Metadata-Version: 2.1
Name: ProtFlash
Version: 0.1.0
Summary: protein language model
Home-page: http://github.com/isyslab-hust/ProtFlash
Author: Lei Wang
Author-email: wanglei94@hust.edu.cn
License: MIT
Keywords: protein language model
Classifier: Development Status :: 3 - Alpha
Classifier: Intended Audience :: Developers
Classifier: License :: OSI Approved :: MIT License
Classifier: Programming Language :: Python :: 3
Description-Content-Type: text/markdown
License-File: LICENSE

## ProtFlash: A lightweight protein language model

### Install 
As a prerequisite, you must have PyTorch installed to use this repository.
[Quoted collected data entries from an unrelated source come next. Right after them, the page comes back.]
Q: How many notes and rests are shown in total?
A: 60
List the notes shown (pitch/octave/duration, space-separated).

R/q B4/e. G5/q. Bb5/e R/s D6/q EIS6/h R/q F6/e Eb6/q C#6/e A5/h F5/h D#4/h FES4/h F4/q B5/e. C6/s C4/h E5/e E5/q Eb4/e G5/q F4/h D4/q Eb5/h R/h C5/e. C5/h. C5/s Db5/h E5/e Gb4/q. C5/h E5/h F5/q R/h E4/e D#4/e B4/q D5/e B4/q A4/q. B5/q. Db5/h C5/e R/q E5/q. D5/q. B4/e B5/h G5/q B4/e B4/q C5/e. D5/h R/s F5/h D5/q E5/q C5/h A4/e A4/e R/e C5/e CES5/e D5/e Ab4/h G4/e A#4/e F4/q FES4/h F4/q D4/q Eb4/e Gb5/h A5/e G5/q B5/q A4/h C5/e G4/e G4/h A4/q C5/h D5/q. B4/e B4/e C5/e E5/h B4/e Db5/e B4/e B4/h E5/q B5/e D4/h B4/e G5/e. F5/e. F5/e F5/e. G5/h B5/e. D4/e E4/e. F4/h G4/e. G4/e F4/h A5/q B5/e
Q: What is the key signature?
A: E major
You can use this one-liner for installation, using the latest release version
```
# latest version
pip install git+https://github.com/isyslab-hust/ProtFlash

# stable version
pip install ProtFlash
```
### Usage
```
from ProtFlash.pretrain import load_prot_flash_base
from ProtFlash.utils import batchConverter
data = [
    ("protein1", "MKTVRQERLKSIVRILERSKEPVSGAQLAEELSVSRQVIVQDIAYLRSLGYNIVATPRGYVLAGG"),
    ("protein2", "KALTARQQEVFDLIRDHISQTGMPPTRAEIAQRLGFRSPNAAEEHLKALARKGVIEIVSGASRGIRLLQEE"),
]
ids, batch_token, lengths = batchConverter(data)
model = load_prot_flash_base()
with torch.no_grad():
    token_embedding = model(batch_token, lengths)
# Generate per-sequence representations via averaging
sequence_representations = []
for i, (_, seq) in enumerate(data):
    sequence_representations.append(token_embedding[i, 0: len(seq) + 1].mean(0))
```

### License
This source code is licensed under the MIT license found in the LICENSE file in the root directory of this source tree.